• [What you should do]:
Report every line in the listing that contains the string "labeled".

• [Data extract]:
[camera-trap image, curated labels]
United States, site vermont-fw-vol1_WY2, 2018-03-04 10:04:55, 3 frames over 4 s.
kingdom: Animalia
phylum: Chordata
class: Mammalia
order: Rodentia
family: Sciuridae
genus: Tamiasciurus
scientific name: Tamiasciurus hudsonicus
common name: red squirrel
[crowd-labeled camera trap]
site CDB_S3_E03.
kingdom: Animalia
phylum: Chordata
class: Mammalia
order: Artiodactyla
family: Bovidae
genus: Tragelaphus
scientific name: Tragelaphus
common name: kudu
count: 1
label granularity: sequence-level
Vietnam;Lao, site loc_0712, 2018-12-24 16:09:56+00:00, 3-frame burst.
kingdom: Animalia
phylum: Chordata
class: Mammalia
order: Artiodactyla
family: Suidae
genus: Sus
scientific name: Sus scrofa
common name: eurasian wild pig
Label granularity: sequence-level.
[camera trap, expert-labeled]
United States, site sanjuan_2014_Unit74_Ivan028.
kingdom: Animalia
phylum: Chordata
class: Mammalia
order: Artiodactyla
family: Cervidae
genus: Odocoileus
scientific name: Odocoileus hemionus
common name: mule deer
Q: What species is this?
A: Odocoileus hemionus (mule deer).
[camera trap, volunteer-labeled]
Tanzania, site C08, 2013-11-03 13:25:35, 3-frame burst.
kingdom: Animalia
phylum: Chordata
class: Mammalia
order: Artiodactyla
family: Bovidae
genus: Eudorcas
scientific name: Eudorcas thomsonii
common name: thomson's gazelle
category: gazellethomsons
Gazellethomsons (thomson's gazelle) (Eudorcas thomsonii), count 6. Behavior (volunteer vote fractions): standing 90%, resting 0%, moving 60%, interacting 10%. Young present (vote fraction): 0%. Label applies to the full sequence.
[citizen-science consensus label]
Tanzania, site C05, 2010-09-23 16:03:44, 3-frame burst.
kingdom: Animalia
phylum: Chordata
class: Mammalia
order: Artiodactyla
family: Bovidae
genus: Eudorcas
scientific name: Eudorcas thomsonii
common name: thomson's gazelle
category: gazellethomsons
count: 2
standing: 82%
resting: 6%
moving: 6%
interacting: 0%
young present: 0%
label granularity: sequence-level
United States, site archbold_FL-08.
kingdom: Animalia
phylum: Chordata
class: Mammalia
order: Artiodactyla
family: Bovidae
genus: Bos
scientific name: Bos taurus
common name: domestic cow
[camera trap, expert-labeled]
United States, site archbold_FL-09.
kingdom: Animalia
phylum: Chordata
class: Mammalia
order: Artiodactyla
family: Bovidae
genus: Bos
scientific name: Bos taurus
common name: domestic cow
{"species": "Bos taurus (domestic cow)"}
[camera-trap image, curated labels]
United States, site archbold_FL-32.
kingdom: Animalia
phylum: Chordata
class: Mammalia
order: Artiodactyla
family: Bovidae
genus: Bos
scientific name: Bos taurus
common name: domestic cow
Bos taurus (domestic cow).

• [Solution to the problem]:
[crowd-labeled camera trap]
[camera trap, expert-labeled]
[camera trap, volunteer-labeled]
[camera trap, expert-labeled]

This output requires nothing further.